# Recorded information:
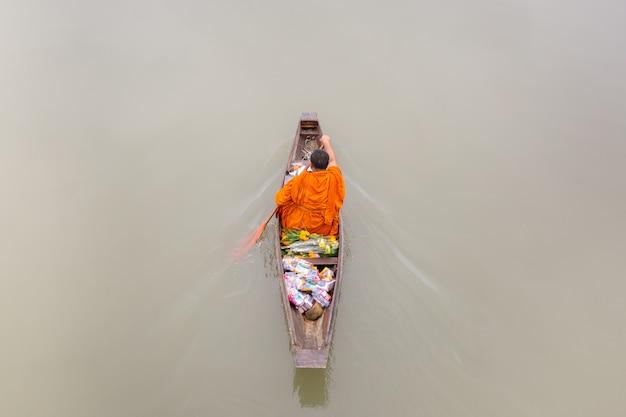 Monge no barco das fileiras que recebe ofertas do alimento das pessoas ao longo do canal.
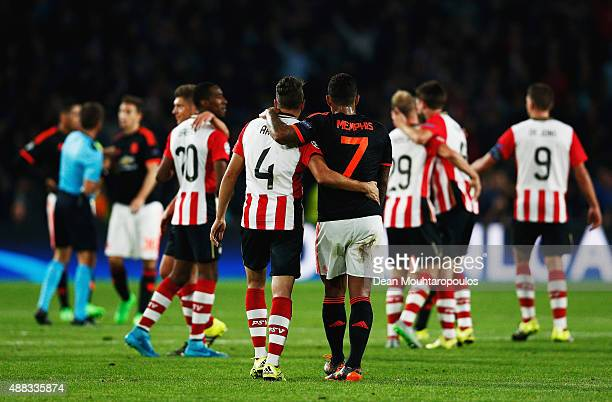 Santiago Arias of PSV Eindhoven and Memphis Depay of Manchester United embrace after the UEFA Champions League Group B match between PSV Eindhoven...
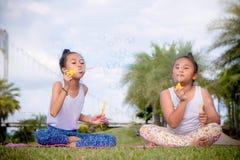 Girs-Spiel und genießen Tätigkeiten Schlagblasen im Park, Freundschaft an Kind-` s Tag stockbild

# Your task:
Print all the lines above again exactly, without any pictures.

# Result for this exercise:
 Monge no barco das fileiras que recebe ofertas do alimento das pessoas ao longo do canal.
 Santiago Arias of PSV Eindhoven and Memphis Depay of Manchester United embrace after the UEFA Champions League Group B match between PSV Eindhoven...
 Girs-Spiel und genießen Tätigkeiten Schlagblasen im Park, Freundschaft an Kind-` s Tag stockbild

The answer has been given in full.